Entre 1525 e 1541, Bertrand Rambaud de Simiane transforma a fortaleza medieval em uma residência renascentista sem negar seu passado militar. Essa dupla identidade faz todo o charme do lugar: um castelo-forte que se abre para as artes e para a luz.
A escadaria e a lareira: duas proezas esculpidas
Logo na entrada pelo pátio interno, a escadaria monumental em caracol impõe respeito. Cada degrau foi esculpido em uma única pedra extraída das pedreiras de Ménerbes, Oppède e Saint-Pantaléon. Os escultores cinzelaram detalhes de uma finura impressionante: cisnes elegantes, brasões, mísulas, cardos estilizados, anjos rechonchudos e conchas delicadas pontuam a subida.
No primeiro andar, o grande salão de 23 metros de comprimento abriga um tesouro classificado como Monument Historique (monumento histórico da França) desde 1902: uma lareira colossal de 7,20 metros de comprimento e 4,50 metros de altura. Ostentando o ano de 1541, ela testemunha a conclusão das obras de Simiane. Seus doze nichos abrigavam antigamente as estatuetas dos apóstolos com Cristo no centro, todas destruídas durante a Revolução Francesa, que também martelou o brasão da família. As acantos estilizadas, os cardos esculpidos e os caixotões com rosáceas disputam em delicadeza na pedra ocre.

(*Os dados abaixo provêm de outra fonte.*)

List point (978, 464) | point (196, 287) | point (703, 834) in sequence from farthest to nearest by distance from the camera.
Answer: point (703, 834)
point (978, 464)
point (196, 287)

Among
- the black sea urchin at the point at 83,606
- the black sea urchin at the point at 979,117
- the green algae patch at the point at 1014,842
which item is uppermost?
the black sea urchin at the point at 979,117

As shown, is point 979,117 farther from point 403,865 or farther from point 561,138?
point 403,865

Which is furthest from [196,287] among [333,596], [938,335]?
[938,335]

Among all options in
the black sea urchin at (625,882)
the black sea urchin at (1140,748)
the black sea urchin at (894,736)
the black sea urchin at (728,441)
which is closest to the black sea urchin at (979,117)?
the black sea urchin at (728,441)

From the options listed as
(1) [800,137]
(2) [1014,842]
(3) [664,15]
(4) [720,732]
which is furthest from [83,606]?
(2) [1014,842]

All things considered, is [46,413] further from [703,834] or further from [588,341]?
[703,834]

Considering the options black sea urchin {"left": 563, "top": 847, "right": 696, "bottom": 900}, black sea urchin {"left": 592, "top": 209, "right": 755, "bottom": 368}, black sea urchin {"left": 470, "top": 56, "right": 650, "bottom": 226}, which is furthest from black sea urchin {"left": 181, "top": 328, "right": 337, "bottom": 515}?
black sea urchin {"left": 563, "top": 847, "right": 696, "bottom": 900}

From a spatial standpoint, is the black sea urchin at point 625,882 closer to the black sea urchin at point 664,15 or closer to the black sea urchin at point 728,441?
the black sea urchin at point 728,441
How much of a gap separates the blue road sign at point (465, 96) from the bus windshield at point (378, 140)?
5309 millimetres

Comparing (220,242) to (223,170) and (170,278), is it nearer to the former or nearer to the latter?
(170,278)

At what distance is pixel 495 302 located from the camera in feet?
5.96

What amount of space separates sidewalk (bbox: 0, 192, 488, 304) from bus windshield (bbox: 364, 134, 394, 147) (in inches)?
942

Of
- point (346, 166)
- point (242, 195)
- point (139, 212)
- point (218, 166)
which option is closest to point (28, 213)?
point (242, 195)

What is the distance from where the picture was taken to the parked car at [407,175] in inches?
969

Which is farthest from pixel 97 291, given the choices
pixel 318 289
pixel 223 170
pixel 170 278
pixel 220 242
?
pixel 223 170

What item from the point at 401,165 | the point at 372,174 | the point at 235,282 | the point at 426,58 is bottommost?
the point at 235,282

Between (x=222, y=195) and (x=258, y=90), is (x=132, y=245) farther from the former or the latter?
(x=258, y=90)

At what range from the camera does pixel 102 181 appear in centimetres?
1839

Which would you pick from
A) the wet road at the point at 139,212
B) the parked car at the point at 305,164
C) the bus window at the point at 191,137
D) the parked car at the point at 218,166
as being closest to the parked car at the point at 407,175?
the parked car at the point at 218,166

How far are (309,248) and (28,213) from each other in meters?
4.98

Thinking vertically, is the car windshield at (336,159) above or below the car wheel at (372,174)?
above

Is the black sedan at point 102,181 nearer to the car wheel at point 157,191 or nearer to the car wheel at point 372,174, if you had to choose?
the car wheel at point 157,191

Um panorama excepcional e um segredo de conhecedor
A partir dos terraços, a vista alcança o Comtat Venaissin e todo o vale até os Alpilles. Os vinhedos, olivais e campos de lavanda desenham um mosaico que muda com as estações: verde-claro na primavera, ouro e violeta no verão, vermelho e ocre no outono.
A dica de amigo: para entender de relance a evolução arquitetônica do castelo, vá até a entrada do jardim do hotel Simiane, em frente à fachada norte. Da esquerda para a direita revelam-se: a torre sarracena do século XII com suas ameias medievais, a torre "destronada" do século XIV coberta por telhas, e as torres renascentistas do século XVI encomendadas por Bertrand de Simiane. É o melhor cenário para fotos e uma aula de história gratuita.

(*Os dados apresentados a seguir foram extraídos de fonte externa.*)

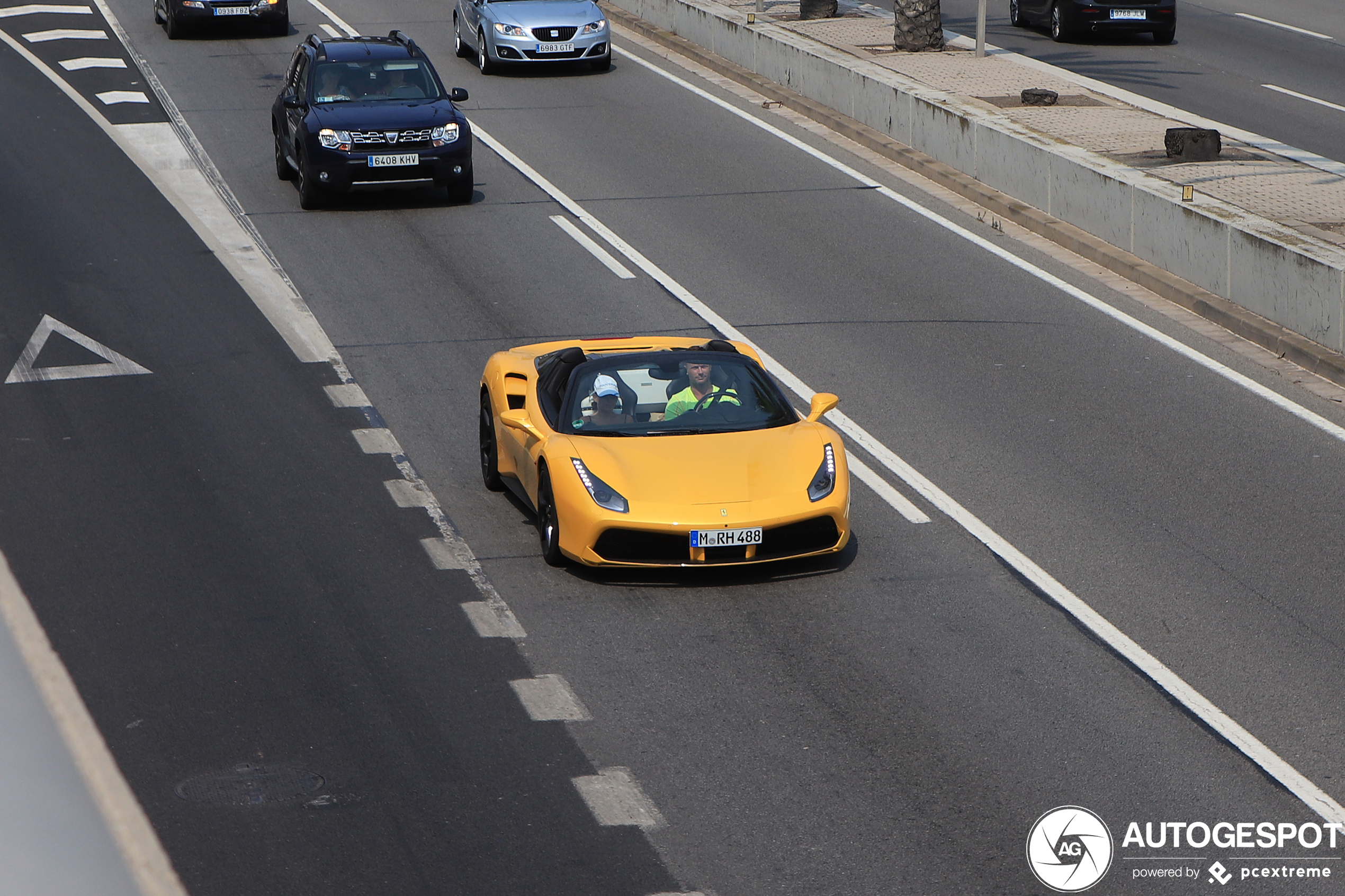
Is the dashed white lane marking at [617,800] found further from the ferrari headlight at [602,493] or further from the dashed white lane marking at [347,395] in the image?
the dashed white lane marking at [347,395]

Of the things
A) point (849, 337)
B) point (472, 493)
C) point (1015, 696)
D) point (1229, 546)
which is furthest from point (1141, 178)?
point (1015, 696)

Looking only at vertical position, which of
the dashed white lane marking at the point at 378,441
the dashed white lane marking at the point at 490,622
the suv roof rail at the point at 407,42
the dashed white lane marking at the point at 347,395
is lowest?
the dashed white lane marking at the point at 347,395

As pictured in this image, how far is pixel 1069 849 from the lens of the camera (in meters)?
7.46

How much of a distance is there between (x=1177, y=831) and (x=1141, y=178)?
12.1m

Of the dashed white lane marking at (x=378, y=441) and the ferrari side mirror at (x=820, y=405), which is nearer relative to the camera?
the ferrari side mirror at (x=820, y=405)

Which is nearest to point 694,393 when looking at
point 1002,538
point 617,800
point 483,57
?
point 1002,538

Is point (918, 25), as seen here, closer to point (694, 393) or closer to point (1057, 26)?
point (1057, 26)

Um espaço para a arte contemporânea
Comprado por um franco simbólico por Victor Vasarely no final dos anos 1960, o castelo renasce após sua restauração. De 1970 a 1996, as obras geométricas do artista dialogam com as abóbadas medievais em um contraste marcante. Hoje, o castelo continua sua vocação cultural com exposições renovadas todos os anos. Em 2025, as fotografias de Hans Silvester ocupam as salas abobadadas.
Uma sala dedicada reconta a história de Gordes e homenageia os artistas que escolheram viver na vila: Marc Chagall, André Lhote, Jean Deyrolle. O castelo não é mais uma simples fortaleza congelada no passado, mas um lugar vivo onde patrimônio e criação se alimentam mutuamente.
O castelo de Gordes vale a pena principalmente pelo panorama e pela arquitetura impressionante. No mais, é basicamente um conjunto de salas de exposição. O castelo em si é bem sóbrio e, achei, um pouco vazio. Você pode se contentar em vê-lo por fora, ainda mais que o preço dos estacionamentos em Gordes é muito alto.